What is required: Copy out, character for character, the part that opens with the line containing "Wrap output in" and closes with the line containing "137H259V145L273 168L296 171L300", both of those lines included.

==== Provided data ====

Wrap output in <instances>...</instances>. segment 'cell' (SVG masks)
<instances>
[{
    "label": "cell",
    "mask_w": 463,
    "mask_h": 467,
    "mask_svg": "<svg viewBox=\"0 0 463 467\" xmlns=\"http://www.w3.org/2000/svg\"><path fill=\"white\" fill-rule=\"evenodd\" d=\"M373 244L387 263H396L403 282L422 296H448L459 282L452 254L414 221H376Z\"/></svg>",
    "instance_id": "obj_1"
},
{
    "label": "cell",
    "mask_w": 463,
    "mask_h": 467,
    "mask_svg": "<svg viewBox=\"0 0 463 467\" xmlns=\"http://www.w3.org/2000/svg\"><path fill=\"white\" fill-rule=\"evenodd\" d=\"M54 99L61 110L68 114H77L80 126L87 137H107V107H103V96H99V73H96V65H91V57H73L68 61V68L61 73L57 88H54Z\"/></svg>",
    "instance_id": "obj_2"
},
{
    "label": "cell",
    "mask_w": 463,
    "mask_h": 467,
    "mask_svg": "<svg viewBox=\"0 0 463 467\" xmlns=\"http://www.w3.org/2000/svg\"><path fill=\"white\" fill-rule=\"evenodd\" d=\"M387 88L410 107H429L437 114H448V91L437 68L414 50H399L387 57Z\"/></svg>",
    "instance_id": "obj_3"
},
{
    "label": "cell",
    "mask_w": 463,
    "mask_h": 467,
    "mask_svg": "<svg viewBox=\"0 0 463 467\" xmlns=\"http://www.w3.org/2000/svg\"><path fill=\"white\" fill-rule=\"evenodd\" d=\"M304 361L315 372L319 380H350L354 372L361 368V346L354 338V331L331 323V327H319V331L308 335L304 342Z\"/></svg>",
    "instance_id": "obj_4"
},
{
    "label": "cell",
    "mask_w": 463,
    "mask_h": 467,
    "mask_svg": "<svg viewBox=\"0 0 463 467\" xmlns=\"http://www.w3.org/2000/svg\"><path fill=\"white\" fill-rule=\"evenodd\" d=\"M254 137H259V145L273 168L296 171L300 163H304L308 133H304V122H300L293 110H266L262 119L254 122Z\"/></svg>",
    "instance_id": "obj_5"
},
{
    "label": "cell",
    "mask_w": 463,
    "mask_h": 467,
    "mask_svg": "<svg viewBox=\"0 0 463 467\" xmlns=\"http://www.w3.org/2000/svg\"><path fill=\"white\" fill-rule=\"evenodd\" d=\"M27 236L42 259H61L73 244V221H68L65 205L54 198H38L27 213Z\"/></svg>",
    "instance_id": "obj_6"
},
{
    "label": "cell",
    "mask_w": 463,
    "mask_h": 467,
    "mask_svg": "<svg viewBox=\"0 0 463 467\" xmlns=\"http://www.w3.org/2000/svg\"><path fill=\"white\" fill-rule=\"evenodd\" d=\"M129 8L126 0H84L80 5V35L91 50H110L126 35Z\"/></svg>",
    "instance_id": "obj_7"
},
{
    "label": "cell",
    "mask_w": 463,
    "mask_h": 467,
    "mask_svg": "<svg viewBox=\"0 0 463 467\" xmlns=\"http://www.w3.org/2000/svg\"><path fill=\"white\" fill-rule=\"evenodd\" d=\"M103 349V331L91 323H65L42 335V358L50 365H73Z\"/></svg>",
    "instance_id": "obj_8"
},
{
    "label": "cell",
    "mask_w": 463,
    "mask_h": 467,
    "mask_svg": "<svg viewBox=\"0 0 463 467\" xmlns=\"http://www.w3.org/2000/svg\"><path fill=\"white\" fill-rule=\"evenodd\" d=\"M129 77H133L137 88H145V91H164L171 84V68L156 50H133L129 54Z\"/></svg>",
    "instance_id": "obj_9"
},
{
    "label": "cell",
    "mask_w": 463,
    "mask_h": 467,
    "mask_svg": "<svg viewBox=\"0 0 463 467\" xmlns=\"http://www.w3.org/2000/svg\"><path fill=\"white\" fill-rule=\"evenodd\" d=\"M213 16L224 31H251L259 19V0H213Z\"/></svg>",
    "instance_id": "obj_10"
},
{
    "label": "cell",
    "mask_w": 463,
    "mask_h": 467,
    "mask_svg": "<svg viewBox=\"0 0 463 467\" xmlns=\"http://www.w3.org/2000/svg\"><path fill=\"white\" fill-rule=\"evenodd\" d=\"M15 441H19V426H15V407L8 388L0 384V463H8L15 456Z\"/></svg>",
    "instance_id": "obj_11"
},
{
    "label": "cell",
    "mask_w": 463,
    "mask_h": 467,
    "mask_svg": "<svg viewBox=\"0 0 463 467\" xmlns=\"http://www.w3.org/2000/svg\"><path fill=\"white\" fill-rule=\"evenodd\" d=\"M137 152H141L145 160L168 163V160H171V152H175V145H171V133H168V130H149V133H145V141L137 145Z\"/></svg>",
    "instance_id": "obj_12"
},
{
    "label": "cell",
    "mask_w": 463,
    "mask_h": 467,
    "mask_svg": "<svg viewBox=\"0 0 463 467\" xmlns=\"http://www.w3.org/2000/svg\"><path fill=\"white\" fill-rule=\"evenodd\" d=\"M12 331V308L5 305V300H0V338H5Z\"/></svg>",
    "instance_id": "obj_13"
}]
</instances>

====
==== Provided data ====

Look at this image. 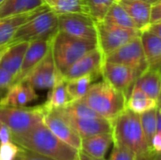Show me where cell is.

====

Response:
Wrap output in <instances>...</instances>. segment 'cell' (SVG masks)
<instances>
[{
    "label": "cell",
    "mask_w": 463,
    "mask_h": 467,
    "mask_svg": "<svg viewBox=\"0 0 463 467\" xmlns=\"http://www.w3.org/2000/svg\"><path fill=\"white\" fill-rule=\"evenodd\" d=\"M373 244L387 263H396L403 282L422 296H448L459 282L452 254L414 221H376Z\"/></svg>",
    "instance_id": "obj_1"
},
{
    "label": "cell",
    "mask_w": 463,
    "mask_h": 467,
    "mask_svg": "<svg viewBox=\"0 0 463 467\" xmlns=\"http://www.w3.org/2000/svg\"><path fill=\"white\" fill-rule=\"evenodd\" d=\"M54 99L61 110L68 114H77L80 126L87 137H107V107H103V96H99V73H96V65H91V57H73L68 61V68L61 73L57 88H54Z\"/></svg>",
    "instance_id": "obj_2"
},
{
    "label": "cell",
    "mask_w": 463,
    "mask_h": 467,
    "mask_svg": "<svg viewBox=\"0 0 463 467\" xmlns=\"http://www.w3.org/2000/svg\"><path fill=\"white\" fill-rule=\"evenodd\" d=\"M387 88L410 107H429L437 114H448V91L437 68L414 50H399L387 57Z\"/></svg>",
    "instance_id": "obj_3"
},
{
    "label": "cell",
    "mask_w": 463,
    "mask_h": 467,
    "mask_svg": "<svg viewBox=\"0 0 463 467\" xmlns=\"http://www.w3.org/2000/svg\"><path fill=\"white\" fill-rule=\"evenodd\" d=\"M304 361L315 372L319 380H350L354 372L361 368V346L354 338V331L331 323V327H319V331L308 335L304 342Z\"/></svg>",
    "instance_id": "obj_4"
},
{
    "label": "cell",
    "mask_w": 463,
    "mask_h": 467,
    "mask_svg": "<svg viewBox=\"0 0 463 467\" xmlns=\"http://www.w3.org/2000/svg\"><path fill=\"white\" fill-rule=\"evenodd\" d=\"M254 137H259V145L273 168L296 171L300 163H304L308 133H304V122H300L293 110H266L262 119L254 122Z\"/></svg>",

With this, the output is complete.